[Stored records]
-.-.-
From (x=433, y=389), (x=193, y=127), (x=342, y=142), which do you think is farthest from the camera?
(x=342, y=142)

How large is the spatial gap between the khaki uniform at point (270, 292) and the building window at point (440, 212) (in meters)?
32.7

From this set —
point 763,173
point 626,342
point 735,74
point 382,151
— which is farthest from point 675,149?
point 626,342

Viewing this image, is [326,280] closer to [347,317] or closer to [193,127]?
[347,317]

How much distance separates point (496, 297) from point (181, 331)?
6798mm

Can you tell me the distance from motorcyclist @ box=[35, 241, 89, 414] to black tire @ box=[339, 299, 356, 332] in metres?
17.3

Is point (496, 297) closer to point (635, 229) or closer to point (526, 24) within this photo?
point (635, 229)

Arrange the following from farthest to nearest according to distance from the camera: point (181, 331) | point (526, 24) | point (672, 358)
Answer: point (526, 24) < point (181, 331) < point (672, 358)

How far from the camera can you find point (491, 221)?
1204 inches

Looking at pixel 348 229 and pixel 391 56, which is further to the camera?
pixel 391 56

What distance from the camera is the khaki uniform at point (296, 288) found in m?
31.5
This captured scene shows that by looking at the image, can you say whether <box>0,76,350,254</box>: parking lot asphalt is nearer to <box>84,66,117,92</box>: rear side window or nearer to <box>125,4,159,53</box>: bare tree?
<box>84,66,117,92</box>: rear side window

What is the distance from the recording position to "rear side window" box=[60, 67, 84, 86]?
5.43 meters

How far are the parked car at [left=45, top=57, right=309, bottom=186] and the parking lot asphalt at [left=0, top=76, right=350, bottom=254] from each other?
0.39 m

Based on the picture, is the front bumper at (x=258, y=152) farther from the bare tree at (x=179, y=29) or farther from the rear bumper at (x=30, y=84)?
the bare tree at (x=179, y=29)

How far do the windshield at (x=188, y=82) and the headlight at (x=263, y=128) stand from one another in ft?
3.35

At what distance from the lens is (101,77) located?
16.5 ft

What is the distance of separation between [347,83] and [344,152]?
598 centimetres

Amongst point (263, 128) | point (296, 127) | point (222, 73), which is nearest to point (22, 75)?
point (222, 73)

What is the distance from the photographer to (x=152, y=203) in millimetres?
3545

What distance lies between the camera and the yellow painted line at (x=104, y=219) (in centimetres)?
-.-.-
*The problem*
Reproduce the material word for word, starting at the line containing "What is the distance from the photographer" and continuing through the end of the material, with both ends included.

*Result for this exercise*
What is the distance from the photographer to (x=152, y=203) in millimetres?
3545

What distance lies between the camera and the yellow painted line at (x=104, y=219) (in centimetres)?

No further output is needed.